[Extracted data entries]

========

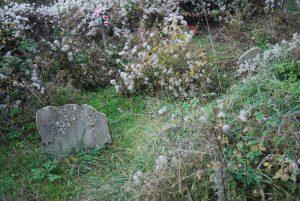 Ainielle: la lluvia amarilla. Cementerio de Ainielle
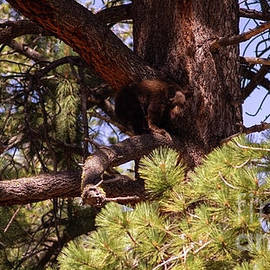 cub in El Dorado National Forest, California, U.S.A.-5 by PROMedias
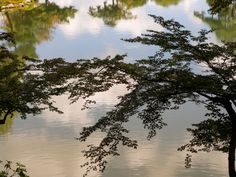 Serene Japanese Garden Pond - Kanazawa, Japan. Buy this print: http://www.bencrosbiephotography.pixieset.com/photography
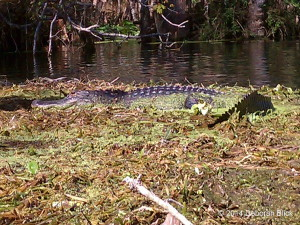 Adult gator, alligator, Silver River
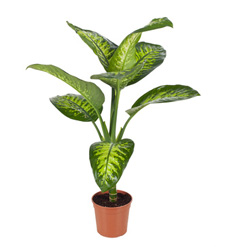 Dieffenbachia Plant Tropic Snow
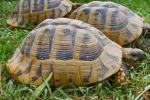 Ficuzza, casa delle tartarughe: così si salvano le specie in pericolo
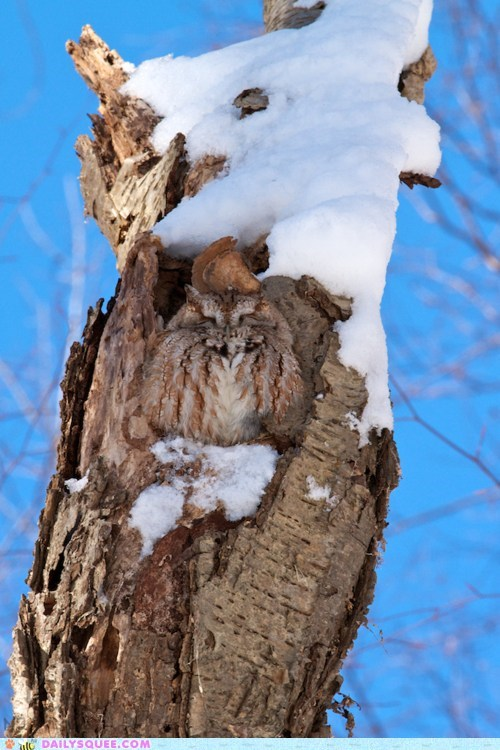 Owl, Where are You?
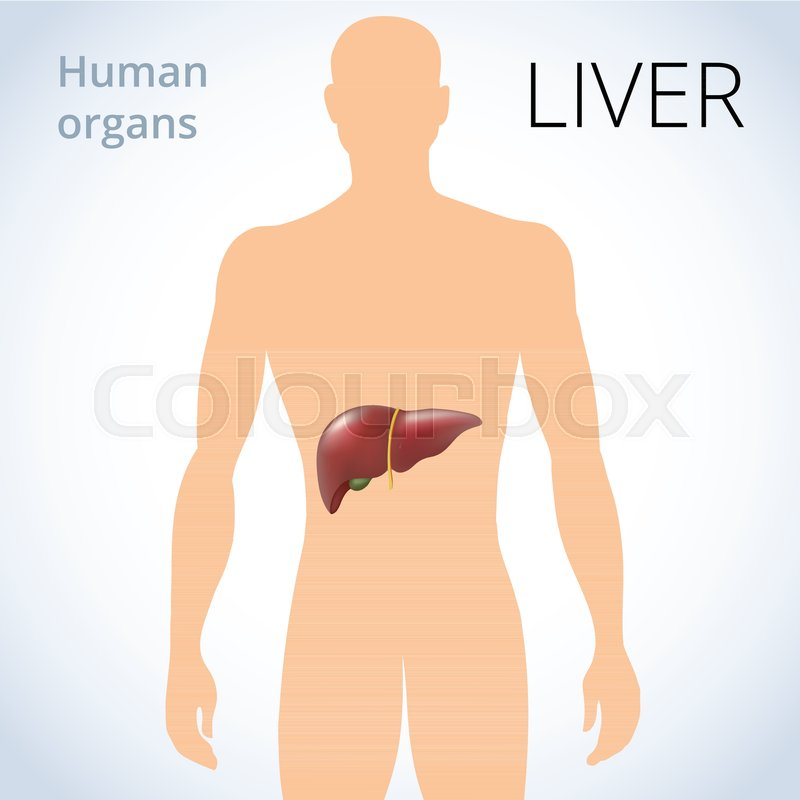 The Location Of The Liver In The Body The Human Digestive System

========

[How to complete this task]
An exact copy is needed of every line from the line containing "Dieffenbachia Plant Tropic Snow" to the last line of the records; pictures stay out of it.

[Output of the task]
 Dieffenbachia Plant Tropic Snow
 Ficuzza, casa delle tartarughe: così si salvano le specie in pericolo
 Owl, Where are You?
 The Location Of The Liver In The Body The Human Digestive System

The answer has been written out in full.